Document segment:
::::::
Six LDS Writers and A Frog

Friday, June 08, 2007

Observations on Time -- Special Guest Blog

by Jennie Hansen


Stephanie made some observations about time on Wednesday. I read her blog just after getting a note from my sister telling me how difficult it is for my father to fill his time and how he hates feeling “useless.” Stephanie pointed out that time goes slowly for children who have no concept of time and speeds up for adults with all of their responsibilities. I think it slows down again and is hard to understand when you're old.

During all those adult years when we're healthy and strong, have a career or job with its demands, a family to raise, grandchildren to spoil, Church callings to fill, vacations to plan and experience, and goals to achieve, time zips by. So many plans are made for each future stage of life and we dream of the time when we'll have time to travel, read, or get the garden in shape, but the time really does come when those things are done, bodies lose their ability to move properly, eyes dim, and hearing aids hurt delicate tissue. Then time drags again.

My father will be 100 on his next birthday, his mind is sharp, but his physical abilities are rapidly disappearing. He can no longer drag a hose across the lawn, read for more than five minutes at a time, or stand without assistance. It delivered a major blow to his pride to have to accept a walker, but he absolutely refuses to consider using a wheelchair.
::::::
Required work:
a: Copy the passage of the guest blog post on time from "Observations on Time" up to and including "when you're old.".
b: According to the guest blog post on time, which things can the author's father no longer do?
c: Resume the guest blog post on time, starting right after its final sentence.
::::::
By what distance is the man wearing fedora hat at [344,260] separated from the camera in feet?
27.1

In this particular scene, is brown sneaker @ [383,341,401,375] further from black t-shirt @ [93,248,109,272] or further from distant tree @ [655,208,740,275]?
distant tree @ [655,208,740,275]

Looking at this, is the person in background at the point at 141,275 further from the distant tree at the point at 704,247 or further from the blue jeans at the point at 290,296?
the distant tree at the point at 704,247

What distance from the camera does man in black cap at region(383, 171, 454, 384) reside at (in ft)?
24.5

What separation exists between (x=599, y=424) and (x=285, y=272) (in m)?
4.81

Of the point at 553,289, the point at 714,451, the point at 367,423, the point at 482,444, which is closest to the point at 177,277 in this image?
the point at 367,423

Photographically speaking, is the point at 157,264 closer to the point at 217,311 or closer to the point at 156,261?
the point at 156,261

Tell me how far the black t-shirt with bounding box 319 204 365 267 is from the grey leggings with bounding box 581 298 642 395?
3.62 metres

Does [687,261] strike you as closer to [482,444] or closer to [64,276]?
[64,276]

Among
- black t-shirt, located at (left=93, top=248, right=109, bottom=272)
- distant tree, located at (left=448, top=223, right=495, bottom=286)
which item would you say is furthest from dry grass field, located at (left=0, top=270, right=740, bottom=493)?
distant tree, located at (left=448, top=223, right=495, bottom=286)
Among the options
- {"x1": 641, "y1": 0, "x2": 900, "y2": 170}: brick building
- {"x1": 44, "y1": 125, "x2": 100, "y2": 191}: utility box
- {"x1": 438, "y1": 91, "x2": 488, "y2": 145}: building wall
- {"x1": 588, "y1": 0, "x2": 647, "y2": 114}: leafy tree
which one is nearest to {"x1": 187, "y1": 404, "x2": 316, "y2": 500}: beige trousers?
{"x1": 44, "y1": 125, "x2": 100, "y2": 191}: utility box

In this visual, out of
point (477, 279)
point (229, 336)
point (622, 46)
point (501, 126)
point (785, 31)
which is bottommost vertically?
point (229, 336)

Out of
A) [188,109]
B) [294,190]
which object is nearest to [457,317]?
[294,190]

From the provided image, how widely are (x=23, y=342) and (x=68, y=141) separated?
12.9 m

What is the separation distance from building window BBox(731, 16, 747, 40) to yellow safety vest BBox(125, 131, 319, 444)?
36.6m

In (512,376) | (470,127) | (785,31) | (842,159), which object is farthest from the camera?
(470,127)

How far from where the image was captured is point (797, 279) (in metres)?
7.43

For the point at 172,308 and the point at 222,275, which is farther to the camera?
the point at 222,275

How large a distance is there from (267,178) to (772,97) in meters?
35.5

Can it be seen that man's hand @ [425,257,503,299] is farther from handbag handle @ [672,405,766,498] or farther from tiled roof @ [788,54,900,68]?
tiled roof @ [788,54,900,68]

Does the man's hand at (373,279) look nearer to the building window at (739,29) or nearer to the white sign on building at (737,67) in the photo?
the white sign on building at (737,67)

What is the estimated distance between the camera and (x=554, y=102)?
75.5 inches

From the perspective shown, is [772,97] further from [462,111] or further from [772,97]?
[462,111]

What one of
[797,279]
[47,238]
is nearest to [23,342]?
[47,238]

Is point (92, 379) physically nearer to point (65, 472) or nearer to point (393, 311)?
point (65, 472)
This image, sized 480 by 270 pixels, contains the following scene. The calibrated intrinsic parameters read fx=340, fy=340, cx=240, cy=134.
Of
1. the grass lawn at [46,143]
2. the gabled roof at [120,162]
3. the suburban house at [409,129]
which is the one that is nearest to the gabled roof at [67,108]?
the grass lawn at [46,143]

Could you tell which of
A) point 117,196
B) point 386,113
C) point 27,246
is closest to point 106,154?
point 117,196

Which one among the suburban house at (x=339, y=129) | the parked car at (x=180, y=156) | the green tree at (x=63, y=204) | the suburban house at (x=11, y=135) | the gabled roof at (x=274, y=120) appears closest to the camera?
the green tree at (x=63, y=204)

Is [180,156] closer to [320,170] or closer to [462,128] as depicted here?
::::::
Task-by-task outputs:
a:
Observations on Time -- Special Guest Blog

by Jennie Hansen


Stephanie made some observations about time on Wednesday. I read her blog just after getting a note from my sister telling me how difficult it is for my father to fill his time and how he hates feeling “useless.” Stephanie pointed out that time goes slowly for children who have no concept of time and speeds up for adults with all of their responsibilities. I think it slows down again and is hard to understand when you're old.

b:
- Drag a hose across the lawn
- Read for more than five minutes at a time
- Stand without assistance

c:
He always used to say there just weren’t enough hours in the day, yet he squeezed more into his days than most. Arising at four in the morning to “turn the water” before milking a dozen cows by hand was the way he started spring, summer, and fall mornings when I was a child, yet in the evening after spending all day plowing, harrowing, planting, mowing, raking, harvesting or whatever the demands of the day were, days that usually included repairing a tractor or other piece of machinery, he milked cows again and still found time to take me fishing until dark and listen to me read a story before sending me to bed. During the winter he drove the school bus and sorted potatoes in addition to milking and caring for stock.

Daddy was the kind of man who allowed a little girl to put doll curlers in his hair, sang to the cows, and always had a story to tell of the days when he was a “Mounty”, drove a dog team along the Lesser Slave Lake for the Hudson Bay Company, rode broncs on the rodeo circuit, and trailed herds of cattle or horses across the Canadian prairie. He loved horses and dogs, straight furrows, and starry nights. He and my mother raised eight kids and we each thought we were his favorite.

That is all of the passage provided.